Partir au Japon résonne aussi comme un retour vers la symbolique, : "Derrière moi des gens se sont agenouillés pour prier, ils étaient une vingtaine, le prêtre a fait son apparition, s'est mis à psalmodier des sutras tandis qu'un des assistants battait le rythme à l'aide d'un kyodaiko, sa voix monocorde circulait dans l'air, j'ai fermé les yeux et l'ai laissée entrer en moi, elle a bientôt pris toute la place et s'est mise à vibrer sous ma peau." C'est après ce moment au temple que Sarah appelle son mari et ses enfants. Le Japon est alors passage vers l'apaisement, une sorte de retour aux sources. Dans ce lointain, Adam nous emporte à travers les non dits, les blessures pour embrasser l'inconnu.

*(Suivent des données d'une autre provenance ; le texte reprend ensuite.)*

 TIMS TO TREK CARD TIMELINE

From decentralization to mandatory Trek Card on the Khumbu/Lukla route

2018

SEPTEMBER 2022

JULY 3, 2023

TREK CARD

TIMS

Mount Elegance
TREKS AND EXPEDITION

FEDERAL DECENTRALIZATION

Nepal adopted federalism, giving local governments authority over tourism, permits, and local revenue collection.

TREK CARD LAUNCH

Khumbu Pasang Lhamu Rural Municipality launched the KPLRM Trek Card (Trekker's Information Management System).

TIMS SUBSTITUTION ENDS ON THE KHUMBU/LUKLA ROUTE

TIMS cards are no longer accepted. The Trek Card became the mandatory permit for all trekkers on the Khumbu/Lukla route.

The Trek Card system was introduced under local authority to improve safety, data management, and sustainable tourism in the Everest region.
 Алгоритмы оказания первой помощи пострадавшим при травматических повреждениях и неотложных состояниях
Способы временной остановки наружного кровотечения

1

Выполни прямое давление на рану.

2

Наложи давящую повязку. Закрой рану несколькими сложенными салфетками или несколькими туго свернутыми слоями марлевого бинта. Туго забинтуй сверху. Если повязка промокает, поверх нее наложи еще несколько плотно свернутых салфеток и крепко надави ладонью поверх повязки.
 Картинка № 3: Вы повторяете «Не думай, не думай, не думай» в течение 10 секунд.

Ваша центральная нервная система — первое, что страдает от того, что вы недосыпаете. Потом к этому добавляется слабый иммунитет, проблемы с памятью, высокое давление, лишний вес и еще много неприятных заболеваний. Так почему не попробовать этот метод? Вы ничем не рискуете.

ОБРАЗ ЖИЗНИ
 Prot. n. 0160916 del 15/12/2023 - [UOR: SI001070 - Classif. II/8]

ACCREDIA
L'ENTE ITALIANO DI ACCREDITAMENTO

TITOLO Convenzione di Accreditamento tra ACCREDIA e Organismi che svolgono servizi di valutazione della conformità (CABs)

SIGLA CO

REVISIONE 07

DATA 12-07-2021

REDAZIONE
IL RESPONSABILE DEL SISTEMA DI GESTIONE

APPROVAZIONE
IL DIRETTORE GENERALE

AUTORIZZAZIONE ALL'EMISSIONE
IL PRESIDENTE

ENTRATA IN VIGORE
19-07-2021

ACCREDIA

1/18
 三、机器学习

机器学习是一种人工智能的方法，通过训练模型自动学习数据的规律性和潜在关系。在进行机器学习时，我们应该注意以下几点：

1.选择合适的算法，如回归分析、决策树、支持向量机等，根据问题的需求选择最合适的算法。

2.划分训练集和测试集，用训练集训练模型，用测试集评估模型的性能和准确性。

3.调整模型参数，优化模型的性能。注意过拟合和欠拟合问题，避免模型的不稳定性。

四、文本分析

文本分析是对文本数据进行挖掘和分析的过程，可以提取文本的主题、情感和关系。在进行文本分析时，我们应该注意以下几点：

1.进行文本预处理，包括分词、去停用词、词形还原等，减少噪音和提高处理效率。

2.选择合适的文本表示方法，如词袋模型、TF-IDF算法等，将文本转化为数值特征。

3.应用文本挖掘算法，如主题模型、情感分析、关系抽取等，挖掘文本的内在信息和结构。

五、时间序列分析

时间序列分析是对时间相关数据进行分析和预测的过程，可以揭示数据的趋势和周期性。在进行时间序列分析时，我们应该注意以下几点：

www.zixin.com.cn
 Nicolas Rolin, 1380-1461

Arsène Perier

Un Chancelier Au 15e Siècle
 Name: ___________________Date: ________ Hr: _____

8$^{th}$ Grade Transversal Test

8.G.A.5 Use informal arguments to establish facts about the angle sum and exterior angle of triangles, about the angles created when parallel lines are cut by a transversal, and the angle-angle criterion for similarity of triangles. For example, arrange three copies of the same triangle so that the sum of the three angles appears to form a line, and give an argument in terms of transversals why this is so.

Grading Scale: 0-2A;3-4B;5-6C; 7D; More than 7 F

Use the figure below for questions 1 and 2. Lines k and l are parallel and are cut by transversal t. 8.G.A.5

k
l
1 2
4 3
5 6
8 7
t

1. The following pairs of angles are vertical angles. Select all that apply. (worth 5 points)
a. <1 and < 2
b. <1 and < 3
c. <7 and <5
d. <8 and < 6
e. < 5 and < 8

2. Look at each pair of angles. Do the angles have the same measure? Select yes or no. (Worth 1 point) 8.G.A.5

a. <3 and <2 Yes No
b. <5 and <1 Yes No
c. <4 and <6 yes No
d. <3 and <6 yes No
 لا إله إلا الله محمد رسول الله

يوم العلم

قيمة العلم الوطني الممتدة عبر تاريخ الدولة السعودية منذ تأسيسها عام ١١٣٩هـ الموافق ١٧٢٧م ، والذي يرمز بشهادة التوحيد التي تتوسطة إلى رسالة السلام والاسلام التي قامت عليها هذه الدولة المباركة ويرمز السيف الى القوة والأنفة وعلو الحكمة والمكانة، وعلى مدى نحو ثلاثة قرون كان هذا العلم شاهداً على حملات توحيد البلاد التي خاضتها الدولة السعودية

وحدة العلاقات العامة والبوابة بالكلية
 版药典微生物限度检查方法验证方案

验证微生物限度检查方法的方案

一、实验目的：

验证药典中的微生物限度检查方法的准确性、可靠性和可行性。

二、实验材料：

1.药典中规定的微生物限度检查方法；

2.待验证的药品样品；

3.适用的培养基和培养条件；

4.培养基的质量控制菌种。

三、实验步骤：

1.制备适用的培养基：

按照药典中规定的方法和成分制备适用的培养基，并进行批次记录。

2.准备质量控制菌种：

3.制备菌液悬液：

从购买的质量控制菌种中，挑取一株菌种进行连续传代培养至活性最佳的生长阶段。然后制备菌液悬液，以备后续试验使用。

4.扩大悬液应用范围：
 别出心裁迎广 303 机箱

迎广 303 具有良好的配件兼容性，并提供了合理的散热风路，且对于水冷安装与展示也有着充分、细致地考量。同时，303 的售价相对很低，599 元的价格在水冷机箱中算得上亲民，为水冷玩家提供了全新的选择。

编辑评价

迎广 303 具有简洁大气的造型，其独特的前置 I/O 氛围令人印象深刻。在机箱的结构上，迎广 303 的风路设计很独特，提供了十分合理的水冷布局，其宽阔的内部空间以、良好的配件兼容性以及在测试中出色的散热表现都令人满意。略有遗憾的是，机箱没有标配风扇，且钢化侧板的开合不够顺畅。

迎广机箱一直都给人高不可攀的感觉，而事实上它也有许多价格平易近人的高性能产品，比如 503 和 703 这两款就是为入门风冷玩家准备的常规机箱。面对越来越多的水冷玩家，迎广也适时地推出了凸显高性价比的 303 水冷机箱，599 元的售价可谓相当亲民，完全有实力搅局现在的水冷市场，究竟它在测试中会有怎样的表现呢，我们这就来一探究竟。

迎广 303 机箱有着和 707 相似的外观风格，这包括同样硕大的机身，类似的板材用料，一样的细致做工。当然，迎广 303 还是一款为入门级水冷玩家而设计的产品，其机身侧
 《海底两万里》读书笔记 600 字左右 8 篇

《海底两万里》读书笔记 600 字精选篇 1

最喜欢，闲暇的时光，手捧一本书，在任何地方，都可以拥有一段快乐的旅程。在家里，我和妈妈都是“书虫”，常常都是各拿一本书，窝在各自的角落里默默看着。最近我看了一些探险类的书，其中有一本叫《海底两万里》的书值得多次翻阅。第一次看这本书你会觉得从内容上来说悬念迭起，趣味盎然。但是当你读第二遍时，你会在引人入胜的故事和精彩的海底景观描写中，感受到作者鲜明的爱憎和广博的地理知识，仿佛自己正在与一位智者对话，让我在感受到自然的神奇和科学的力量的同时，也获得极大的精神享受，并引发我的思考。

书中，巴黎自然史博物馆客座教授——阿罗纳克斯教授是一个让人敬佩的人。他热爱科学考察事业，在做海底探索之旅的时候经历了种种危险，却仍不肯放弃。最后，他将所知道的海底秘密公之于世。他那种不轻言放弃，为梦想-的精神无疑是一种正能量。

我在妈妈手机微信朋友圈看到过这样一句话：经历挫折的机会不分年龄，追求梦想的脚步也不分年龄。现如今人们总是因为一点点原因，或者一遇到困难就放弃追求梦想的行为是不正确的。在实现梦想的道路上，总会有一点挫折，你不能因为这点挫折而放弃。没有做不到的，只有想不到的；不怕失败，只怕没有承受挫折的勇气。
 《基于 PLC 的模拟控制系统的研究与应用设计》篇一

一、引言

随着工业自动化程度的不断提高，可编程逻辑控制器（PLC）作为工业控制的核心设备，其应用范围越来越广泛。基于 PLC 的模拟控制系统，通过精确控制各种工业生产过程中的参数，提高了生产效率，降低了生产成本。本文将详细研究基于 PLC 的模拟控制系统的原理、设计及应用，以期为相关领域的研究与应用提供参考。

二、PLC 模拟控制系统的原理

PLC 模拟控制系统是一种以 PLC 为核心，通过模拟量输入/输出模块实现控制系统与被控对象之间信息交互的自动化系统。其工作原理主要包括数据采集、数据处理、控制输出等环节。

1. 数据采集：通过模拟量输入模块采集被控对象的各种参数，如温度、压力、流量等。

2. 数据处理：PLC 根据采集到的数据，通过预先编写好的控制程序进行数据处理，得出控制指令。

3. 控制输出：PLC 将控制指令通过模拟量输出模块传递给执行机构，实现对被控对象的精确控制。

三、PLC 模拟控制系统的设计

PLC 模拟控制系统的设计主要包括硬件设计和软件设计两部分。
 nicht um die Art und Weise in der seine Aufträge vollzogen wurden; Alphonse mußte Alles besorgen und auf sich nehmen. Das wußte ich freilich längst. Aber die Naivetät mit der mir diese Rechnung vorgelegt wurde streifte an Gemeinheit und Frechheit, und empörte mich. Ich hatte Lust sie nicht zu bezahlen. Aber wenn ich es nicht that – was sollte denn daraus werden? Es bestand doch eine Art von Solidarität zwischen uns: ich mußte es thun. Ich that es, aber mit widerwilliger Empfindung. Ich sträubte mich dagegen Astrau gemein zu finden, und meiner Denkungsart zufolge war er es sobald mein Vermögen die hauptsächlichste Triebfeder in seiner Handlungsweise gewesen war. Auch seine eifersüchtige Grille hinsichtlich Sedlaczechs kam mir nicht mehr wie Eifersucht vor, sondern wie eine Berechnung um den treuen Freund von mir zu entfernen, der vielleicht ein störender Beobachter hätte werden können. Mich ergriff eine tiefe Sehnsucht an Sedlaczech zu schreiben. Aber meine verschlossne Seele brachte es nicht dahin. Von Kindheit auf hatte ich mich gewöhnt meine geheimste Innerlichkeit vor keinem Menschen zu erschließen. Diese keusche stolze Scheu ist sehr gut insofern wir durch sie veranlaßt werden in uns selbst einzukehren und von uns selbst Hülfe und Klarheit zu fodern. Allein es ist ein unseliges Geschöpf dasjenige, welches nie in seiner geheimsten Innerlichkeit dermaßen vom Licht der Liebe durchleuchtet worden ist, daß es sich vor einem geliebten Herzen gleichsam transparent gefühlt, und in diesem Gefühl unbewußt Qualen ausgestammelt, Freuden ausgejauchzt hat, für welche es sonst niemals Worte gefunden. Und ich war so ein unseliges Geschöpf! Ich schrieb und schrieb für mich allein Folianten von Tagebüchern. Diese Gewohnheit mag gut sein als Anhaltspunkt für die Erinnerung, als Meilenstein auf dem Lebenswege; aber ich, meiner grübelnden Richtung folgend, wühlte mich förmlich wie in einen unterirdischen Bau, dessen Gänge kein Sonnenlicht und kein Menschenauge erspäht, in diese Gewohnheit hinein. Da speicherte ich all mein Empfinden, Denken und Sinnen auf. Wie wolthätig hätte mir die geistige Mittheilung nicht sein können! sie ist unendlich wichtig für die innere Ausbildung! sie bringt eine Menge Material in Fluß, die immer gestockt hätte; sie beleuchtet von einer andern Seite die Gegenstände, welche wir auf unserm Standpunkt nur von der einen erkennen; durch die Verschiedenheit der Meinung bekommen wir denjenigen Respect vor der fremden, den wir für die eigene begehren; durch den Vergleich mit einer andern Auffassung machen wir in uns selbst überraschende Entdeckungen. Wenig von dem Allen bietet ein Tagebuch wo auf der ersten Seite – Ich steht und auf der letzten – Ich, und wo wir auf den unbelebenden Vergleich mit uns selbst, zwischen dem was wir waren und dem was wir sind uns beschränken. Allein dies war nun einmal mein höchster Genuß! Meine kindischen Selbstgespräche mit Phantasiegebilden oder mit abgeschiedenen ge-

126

En retournant sur les traces de son frère au Japon, Sarah ne se perd pas dans l'exotisme mais convoque la part poétique du monde. Inachèvement, non dit, Olivier Adam aime les choses retenues à la lisière. Dans ce dernier texte, son écriture a évolué. Ses phrases sont plus longues, ses descriptions plus amples. Et l'importance accordée aux détails d'une grande subtilité: le bruit de la pluie qui glisse entre les cailloux, l'état brumeux qui donne parfois au réel la texture d'un songe. Le Coeur Régulier fait scintiller la poésie de l'infiniment petit, dans ce qui pourrait n'être rien et où réside finalement la substance du monde. La poésie devient alors contemplation lorsque Sarah s'assied sur la terrasse et regarde l'immense pin millénaire. Puis, de contemplation du réel, le texte prend alors un tour plus spirituel quand après s'être soumise au rituel, elle ne fait plus qu'un avec le lieu qui parvient à l'apaiser.
Olivier Adam, Le Coeur Régulier, L'Olivier.
Olivier Adam, Je vais bien, ne t'en fais pas, L'Olivier.